Rotorsoft / eventually-monorepo

Reactive micro-services framework
MIT License
27 stars 6 forks source link

Add a new storage adapter - nosql such as mongo, cassandra #50

Closed Johnmuchiri closed 10 months ago

Johnmuchiri commented 1 year ago

Description I would like to add a nosql adapter for eventually to leverage on the features that come with non-relational databases.
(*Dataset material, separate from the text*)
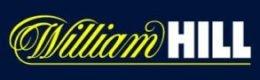ウィリアムヒル / William Hill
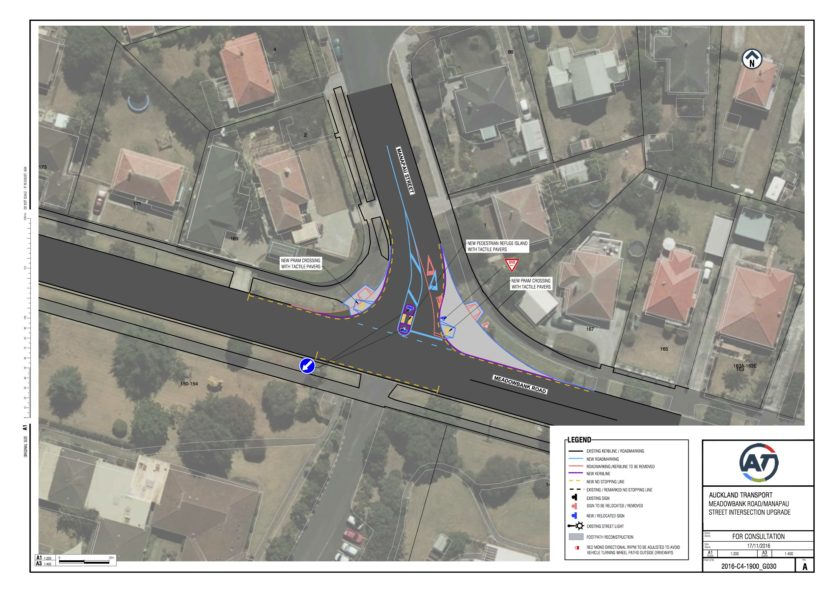 meadowbank-rd-intersection-copy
Could you please clarify the following as implemented in eventually-pg

  1. The watermark and lease concept
  2. The way you are managing competing consumers
  3. actor and consumer concurrency.
Rotorsoft commented 1 year ago

Hey John, here is a quick summary of the "event" Store interface (port) and what is expected of new adapters:

On the query side, you need a way to access the event log using basic filters, there is nothing special here. There are also the seed and reset methods to initialize and reset the store, something you would use as part of your CI/CD migration or testing pipelines, but not as part of the primary operations.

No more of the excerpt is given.